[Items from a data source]
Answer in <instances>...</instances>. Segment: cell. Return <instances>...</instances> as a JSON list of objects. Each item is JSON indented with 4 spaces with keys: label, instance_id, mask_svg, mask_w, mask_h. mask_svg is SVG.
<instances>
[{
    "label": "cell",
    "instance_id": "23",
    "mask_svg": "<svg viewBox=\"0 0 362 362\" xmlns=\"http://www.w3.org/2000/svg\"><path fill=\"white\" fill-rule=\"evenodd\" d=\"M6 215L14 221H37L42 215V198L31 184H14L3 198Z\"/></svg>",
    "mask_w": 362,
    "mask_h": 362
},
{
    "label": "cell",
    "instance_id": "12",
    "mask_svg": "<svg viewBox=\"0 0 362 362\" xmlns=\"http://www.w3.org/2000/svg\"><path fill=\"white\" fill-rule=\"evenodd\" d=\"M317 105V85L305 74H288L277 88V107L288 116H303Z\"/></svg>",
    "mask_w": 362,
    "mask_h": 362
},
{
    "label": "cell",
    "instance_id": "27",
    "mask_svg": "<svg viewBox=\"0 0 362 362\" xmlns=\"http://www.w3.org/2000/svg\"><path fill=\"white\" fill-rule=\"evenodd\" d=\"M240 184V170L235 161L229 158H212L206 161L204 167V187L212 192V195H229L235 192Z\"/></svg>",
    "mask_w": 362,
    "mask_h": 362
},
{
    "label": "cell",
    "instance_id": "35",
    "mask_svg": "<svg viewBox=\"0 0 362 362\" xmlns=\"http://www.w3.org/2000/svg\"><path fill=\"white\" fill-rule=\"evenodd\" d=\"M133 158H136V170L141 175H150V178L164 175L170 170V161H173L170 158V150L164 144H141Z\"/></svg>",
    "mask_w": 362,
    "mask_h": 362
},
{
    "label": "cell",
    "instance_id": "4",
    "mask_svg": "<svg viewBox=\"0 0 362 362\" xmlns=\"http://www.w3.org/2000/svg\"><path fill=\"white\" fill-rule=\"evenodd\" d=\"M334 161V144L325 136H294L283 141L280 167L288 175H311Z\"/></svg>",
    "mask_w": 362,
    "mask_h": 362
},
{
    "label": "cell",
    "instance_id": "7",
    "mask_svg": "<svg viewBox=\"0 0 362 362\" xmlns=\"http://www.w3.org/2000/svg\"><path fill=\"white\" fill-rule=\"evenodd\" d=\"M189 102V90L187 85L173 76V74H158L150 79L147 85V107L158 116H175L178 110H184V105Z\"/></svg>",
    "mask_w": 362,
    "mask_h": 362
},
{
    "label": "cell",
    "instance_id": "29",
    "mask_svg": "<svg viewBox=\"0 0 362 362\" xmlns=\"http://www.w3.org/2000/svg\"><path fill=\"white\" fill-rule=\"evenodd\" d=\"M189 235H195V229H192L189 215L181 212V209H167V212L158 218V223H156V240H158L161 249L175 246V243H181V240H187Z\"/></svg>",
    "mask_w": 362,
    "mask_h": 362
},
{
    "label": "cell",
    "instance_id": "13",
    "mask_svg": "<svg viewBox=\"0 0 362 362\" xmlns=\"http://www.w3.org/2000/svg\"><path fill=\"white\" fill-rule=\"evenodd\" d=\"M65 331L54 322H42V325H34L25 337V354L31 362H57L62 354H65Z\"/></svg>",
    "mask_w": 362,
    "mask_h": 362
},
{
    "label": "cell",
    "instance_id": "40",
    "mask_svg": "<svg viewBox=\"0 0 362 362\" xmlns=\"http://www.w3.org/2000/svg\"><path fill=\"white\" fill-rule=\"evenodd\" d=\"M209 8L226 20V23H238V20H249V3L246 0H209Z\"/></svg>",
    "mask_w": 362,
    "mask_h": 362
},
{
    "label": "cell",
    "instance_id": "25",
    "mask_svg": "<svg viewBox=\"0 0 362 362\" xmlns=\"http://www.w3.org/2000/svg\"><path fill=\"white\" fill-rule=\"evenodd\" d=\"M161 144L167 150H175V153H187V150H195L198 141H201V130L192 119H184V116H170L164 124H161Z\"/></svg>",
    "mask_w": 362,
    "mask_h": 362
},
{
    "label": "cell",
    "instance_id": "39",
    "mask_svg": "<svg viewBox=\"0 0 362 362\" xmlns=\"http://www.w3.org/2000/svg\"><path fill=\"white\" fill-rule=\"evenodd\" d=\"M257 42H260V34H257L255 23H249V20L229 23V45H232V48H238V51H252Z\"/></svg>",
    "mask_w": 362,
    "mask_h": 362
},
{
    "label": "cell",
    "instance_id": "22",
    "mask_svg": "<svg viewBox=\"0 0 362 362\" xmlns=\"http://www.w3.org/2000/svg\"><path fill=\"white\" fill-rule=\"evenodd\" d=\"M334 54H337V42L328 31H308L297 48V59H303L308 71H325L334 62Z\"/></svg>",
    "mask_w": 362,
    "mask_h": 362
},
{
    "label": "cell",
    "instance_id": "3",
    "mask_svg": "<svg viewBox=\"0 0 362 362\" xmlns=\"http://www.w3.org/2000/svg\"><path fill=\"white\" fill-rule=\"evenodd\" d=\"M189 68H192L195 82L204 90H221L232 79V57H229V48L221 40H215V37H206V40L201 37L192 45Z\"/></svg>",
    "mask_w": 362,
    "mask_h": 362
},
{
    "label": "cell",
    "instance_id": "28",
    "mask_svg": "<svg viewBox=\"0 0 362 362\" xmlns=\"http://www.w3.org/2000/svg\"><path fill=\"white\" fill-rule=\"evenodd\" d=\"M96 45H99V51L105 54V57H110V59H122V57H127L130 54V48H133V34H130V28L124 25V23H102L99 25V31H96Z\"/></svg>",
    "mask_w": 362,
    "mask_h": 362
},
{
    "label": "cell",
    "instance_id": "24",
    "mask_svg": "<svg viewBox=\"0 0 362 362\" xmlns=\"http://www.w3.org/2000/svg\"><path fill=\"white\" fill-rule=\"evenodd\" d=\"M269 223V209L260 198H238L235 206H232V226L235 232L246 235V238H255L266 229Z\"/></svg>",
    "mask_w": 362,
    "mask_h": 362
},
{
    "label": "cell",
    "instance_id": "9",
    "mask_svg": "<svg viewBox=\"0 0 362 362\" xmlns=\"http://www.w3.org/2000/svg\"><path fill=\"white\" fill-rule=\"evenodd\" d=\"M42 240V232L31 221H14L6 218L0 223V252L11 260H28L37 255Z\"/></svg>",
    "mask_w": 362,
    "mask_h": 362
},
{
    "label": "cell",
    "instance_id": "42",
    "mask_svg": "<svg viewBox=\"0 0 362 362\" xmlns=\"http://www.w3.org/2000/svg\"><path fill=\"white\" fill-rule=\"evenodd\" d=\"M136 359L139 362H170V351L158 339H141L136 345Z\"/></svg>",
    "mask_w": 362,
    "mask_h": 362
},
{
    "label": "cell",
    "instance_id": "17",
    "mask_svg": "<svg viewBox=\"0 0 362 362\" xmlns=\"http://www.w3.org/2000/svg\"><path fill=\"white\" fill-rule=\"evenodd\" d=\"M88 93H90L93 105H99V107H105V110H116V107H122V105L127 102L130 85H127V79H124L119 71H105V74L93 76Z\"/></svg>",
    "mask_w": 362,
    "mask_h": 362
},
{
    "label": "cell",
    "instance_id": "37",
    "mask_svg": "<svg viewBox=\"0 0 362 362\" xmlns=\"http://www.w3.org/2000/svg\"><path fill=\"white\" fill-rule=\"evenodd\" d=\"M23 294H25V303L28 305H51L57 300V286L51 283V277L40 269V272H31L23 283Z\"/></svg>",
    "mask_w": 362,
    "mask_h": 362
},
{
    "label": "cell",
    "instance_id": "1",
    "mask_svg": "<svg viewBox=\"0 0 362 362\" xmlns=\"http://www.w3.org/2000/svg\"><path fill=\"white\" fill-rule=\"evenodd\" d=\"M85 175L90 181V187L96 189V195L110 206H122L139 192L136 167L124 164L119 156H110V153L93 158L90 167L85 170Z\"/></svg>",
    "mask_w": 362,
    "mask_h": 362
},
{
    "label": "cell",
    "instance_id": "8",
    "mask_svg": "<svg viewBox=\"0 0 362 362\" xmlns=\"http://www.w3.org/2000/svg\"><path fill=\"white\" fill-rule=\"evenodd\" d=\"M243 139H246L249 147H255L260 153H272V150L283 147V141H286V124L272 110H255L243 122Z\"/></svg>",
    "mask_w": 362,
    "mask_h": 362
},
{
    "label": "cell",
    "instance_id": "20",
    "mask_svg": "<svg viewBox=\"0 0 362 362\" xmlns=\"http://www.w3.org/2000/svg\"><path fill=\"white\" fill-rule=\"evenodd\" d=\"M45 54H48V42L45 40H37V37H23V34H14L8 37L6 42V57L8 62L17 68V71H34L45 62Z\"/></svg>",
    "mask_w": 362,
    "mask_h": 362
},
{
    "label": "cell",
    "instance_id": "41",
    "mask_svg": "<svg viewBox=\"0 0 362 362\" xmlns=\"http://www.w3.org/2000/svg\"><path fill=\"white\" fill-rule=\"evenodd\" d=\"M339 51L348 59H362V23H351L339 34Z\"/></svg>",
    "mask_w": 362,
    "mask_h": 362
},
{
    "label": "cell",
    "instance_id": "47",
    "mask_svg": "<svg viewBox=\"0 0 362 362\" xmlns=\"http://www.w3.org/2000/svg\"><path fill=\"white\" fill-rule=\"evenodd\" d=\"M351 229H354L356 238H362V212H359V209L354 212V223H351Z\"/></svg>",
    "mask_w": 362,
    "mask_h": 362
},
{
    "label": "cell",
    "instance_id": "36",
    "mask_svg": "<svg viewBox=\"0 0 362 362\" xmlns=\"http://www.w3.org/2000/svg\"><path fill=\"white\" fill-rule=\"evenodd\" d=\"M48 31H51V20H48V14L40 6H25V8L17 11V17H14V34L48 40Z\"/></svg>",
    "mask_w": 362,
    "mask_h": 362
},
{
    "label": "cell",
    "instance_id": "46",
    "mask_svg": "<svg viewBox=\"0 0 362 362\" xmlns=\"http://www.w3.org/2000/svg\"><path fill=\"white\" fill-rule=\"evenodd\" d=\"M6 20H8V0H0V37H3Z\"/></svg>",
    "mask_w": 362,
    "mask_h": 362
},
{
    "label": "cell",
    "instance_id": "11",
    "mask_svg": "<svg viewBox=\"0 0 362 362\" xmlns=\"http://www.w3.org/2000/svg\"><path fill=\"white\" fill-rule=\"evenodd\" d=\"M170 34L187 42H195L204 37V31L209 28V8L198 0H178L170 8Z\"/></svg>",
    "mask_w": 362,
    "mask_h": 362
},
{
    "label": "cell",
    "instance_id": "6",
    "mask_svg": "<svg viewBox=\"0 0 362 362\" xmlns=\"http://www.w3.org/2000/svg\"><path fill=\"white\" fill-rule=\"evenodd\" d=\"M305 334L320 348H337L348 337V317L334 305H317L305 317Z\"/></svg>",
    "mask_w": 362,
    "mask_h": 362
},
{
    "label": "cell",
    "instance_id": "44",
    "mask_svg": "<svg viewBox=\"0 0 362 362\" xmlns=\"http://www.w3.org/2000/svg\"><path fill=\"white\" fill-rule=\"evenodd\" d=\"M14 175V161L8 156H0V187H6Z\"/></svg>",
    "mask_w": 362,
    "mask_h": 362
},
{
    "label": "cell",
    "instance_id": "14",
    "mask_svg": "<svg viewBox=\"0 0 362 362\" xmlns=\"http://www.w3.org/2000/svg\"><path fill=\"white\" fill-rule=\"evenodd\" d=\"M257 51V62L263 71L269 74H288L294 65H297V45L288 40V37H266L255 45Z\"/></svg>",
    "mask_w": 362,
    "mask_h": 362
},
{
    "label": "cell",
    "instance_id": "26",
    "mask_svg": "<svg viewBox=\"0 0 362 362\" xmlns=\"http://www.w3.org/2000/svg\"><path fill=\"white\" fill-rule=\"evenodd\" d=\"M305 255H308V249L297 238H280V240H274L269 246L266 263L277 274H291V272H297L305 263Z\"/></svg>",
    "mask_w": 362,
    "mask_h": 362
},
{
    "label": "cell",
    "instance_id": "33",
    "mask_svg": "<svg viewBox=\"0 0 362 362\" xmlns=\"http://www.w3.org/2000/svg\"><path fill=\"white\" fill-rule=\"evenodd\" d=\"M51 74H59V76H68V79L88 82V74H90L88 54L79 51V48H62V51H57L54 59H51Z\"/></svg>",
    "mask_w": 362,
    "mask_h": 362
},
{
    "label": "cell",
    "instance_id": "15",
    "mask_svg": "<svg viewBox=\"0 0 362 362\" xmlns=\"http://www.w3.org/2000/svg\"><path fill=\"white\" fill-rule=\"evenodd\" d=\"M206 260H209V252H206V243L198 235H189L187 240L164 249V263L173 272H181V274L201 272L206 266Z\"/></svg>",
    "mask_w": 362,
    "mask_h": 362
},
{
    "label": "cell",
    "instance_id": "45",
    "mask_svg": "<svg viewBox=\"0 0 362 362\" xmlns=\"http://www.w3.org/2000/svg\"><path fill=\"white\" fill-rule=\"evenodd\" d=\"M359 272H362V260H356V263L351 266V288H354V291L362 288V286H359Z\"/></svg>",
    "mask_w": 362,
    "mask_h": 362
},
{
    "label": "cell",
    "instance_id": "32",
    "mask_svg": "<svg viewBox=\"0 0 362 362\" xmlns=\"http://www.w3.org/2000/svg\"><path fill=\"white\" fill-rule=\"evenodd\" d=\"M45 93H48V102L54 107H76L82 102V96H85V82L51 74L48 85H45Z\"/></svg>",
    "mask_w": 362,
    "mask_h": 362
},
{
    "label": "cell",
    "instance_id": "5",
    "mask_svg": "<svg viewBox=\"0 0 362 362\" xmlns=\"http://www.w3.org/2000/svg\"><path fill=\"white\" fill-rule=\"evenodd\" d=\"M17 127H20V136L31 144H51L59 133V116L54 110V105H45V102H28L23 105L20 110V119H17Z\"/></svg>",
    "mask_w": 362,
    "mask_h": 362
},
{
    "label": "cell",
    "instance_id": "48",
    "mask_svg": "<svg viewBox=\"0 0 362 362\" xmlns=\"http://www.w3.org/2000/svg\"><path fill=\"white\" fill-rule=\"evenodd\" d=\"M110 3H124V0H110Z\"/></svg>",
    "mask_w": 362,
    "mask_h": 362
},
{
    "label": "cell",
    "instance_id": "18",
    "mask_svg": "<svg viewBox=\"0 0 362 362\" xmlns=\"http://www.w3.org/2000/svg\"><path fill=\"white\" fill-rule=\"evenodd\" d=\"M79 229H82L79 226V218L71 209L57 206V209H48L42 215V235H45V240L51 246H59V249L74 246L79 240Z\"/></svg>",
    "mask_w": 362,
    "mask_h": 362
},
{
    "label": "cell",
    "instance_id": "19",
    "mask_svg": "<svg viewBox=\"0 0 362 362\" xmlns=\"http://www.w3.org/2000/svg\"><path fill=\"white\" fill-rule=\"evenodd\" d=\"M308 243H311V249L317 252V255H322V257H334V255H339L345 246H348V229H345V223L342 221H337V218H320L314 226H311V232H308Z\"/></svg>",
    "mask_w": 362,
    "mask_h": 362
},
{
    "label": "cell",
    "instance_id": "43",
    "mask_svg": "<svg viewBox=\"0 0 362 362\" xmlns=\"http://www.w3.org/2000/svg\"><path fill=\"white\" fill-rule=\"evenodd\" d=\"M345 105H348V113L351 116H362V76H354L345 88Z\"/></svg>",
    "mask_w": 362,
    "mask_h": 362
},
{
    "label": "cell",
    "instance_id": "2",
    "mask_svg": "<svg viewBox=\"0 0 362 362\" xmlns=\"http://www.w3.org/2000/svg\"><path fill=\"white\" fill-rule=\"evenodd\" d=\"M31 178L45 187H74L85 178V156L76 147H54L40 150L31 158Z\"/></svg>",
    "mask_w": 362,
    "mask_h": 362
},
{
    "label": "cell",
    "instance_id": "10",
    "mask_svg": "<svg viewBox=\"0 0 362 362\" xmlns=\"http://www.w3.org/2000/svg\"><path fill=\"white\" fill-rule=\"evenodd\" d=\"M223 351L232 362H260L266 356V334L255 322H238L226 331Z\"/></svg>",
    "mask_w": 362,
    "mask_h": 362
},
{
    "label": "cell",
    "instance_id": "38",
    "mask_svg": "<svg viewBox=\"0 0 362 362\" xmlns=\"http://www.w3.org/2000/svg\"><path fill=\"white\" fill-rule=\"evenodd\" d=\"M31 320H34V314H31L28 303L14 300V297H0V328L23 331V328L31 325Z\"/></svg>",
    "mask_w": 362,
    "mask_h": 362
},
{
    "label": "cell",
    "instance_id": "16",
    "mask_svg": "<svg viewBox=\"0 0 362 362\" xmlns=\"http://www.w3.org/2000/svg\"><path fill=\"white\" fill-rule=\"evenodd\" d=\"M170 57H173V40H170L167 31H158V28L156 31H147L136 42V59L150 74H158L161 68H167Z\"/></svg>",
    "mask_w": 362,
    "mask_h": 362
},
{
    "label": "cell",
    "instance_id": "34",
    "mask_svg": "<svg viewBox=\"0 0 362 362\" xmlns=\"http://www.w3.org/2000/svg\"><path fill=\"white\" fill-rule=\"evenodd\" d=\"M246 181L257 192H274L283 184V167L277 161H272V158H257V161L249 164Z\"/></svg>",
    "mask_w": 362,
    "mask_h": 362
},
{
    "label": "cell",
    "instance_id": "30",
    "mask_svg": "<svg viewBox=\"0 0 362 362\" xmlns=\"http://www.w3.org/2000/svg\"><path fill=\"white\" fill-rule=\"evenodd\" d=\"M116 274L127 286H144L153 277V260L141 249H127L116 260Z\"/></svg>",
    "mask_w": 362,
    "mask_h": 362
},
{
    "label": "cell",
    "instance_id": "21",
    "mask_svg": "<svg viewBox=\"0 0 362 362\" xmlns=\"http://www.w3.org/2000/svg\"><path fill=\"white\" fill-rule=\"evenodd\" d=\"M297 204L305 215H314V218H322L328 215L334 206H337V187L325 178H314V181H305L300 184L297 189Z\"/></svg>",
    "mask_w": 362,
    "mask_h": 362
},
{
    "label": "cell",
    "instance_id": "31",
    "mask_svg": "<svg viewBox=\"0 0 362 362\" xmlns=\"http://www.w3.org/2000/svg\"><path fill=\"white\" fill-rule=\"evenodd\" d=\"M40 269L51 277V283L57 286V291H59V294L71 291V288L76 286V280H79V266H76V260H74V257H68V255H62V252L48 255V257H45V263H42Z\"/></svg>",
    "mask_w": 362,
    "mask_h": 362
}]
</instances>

* _Work required_:
Find each line of the material that contains the string "instances", and copy those lines.

* _Result_:
Answer in <instances>...</instances>. Segment: cell. Return <instances>...</instances> as a JSON list of objects. Each item is JSON indented with 4 spaces with keys: label, instance_id, mask_svg, mask_w, mask_h. mask_svg is SVG.
<instances>
</instances>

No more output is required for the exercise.